TASK STATEMENT
Switch every "hillside" to "slope" in the listing lines starting at the line that contains "From this camera" and running through the end of the listing, and reproduce only those lines with everything else unchanged.

Spatial relation data
----------------
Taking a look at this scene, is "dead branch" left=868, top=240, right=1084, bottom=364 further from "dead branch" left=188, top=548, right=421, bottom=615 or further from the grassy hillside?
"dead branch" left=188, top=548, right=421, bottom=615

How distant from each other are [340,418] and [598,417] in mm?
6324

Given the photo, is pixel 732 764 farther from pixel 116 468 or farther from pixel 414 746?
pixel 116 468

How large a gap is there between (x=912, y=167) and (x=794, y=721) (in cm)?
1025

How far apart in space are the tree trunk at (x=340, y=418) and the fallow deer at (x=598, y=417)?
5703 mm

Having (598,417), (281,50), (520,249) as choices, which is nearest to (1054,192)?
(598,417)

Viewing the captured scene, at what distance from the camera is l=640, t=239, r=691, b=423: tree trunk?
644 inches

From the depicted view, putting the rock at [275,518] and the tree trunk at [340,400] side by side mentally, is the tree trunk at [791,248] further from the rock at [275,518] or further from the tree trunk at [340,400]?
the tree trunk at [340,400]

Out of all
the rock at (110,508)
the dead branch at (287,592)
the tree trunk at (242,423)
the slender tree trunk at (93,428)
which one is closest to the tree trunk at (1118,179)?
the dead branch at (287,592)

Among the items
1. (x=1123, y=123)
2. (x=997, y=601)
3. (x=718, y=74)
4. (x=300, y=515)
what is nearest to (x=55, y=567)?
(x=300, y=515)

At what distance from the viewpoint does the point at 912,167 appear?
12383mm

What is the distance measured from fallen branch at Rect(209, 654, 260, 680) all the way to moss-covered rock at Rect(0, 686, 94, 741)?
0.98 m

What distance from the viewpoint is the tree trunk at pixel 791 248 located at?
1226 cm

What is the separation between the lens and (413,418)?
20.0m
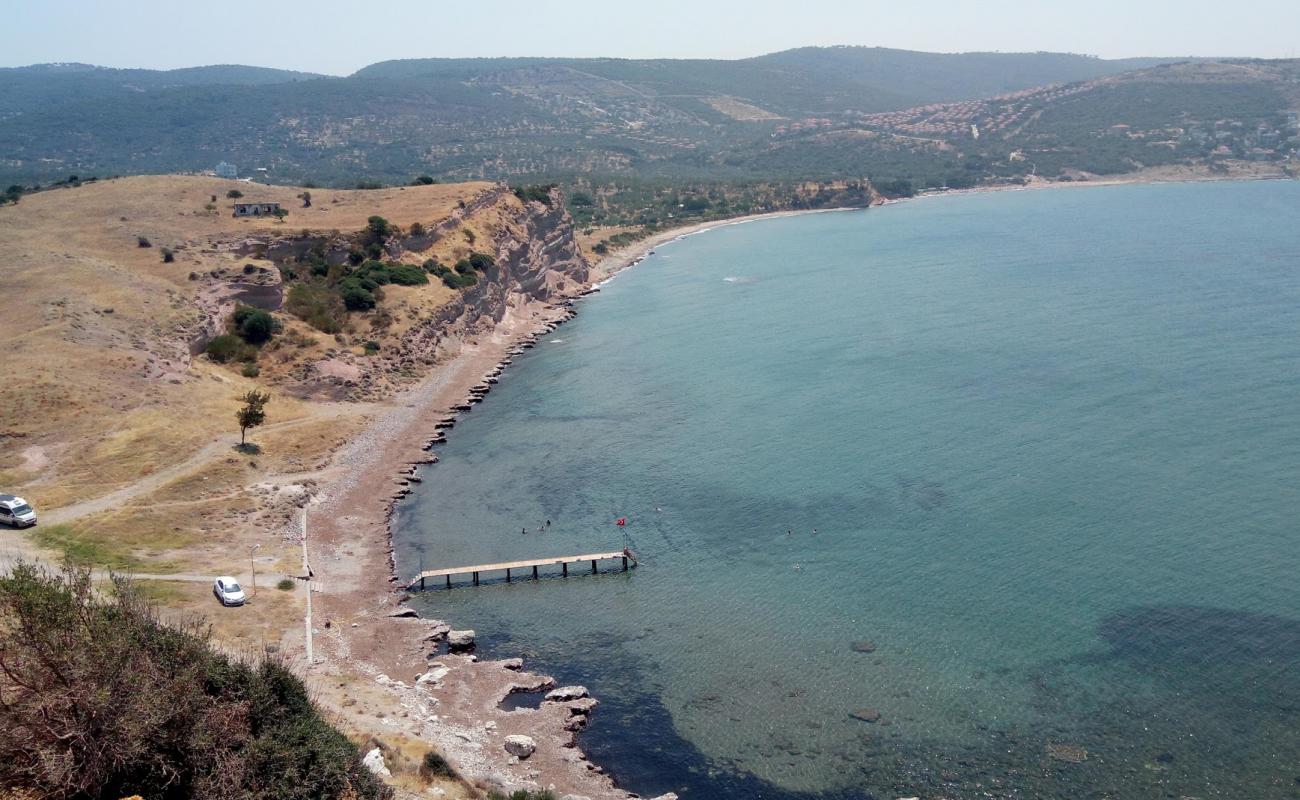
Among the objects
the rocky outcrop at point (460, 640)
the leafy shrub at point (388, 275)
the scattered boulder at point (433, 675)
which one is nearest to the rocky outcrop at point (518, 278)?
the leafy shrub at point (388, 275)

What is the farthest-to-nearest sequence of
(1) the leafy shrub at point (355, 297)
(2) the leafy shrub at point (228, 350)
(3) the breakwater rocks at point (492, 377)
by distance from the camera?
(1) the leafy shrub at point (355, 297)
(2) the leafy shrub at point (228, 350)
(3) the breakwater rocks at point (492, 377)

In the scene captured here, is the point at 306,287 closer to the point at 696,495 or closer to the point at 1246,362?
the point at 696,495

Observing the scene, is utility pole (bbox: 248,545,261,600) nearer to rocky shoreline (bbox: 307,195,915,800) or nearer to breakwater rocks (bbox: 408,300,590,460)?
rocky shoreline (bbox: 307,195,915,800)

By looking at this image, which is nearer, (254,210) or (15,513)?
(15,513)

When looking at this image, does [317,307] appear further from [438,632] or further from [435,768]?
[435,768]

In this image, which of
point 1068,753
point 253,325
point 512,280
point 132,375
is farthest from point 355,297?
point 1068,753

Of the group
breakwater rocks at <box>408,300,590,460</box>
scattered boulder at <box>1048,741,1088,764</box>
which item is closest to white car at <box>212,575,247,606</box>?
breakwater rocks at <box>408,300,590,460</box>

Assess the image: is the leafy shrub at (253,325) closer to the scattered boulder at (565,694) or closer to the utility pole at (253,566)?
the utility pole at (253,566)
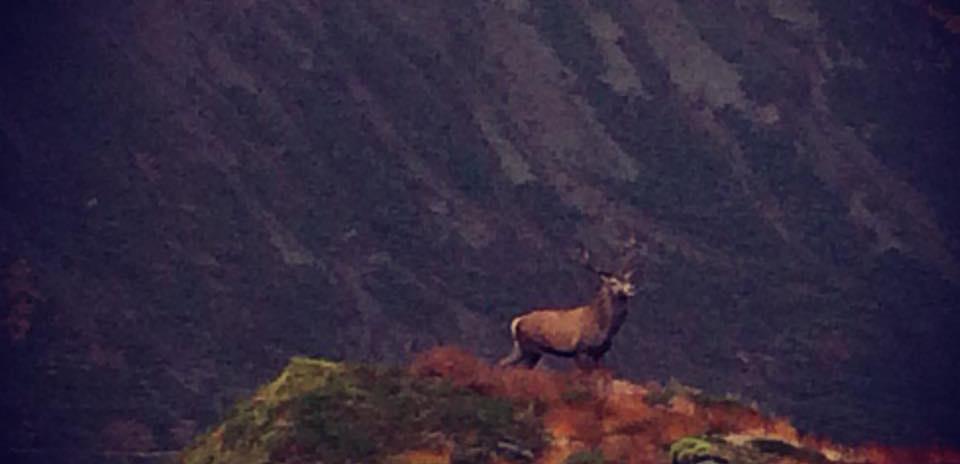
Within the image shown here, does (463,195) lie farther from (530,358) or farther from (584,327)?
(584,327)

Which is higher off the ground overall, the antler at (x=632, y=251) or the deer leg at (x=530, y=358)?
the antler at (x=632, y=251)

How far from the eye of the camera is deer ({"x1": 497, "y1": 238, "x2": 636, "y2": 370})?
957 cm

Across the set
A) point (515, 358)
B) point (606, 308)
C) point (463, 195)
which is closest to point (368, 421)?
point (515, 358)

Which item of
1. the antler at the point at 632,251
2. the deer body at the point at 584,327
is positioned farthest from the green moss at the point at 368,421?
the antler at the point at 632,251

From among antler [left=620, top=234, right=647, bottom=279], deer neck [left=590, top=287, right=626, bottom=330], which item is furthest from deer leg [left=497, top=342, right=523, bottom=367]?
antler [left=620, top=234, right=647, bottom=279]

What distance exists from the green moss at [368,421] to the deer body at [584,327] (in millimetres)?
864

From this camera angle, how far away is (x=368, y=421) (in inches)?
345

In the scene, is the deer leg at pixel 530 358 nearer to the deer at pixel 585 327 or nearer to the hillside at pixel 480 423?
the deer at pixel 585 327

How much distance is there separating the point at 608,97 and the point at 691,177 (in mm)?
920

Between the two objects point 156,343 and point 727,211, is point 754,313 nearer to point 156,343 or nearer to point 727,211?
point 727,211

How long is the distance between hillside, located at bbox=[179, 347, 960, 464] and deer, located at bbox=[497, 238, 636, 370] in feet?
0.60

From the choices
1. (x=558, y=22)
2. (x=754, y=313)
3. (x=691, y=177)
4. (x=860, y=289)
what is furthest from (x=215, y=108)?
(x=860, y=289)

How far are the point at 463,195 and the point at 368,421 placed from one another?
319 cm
----------------
REPLY TO THE TASK
From this camera angle, how far away is (x=368, y=421) (in inches)?
345

In the scene, is the deer leg at pixel 530 358 nearer to the deer at pixel 585 327 or nearer to the slope at pixel 480 423?
the deer at pixel 585 327

How much distance is there separating the point at 608,97 and the point at 691,177 (in mm)?
920

Between the two objects point 156,343 and point 727,211, is point 754,313 nearer to point 156,343 or nearer to point 727,211?
point 727,211

How long is the distance between slope, located at bbox=[179, 347, 960, 464] and deer, located at bbox=[497, 238, 636, 370] in feet?
0.60

From the choices
1. (x=558, y=22)
2. (x=754, y=313)
3. (x=691, y=177)
4. (x=860, y=289)
what is furthest from (x=215, y=108)?
(x=860, y=289)

How far are the point at 463,195 and the point at 368,421 placed from one another?
319 cm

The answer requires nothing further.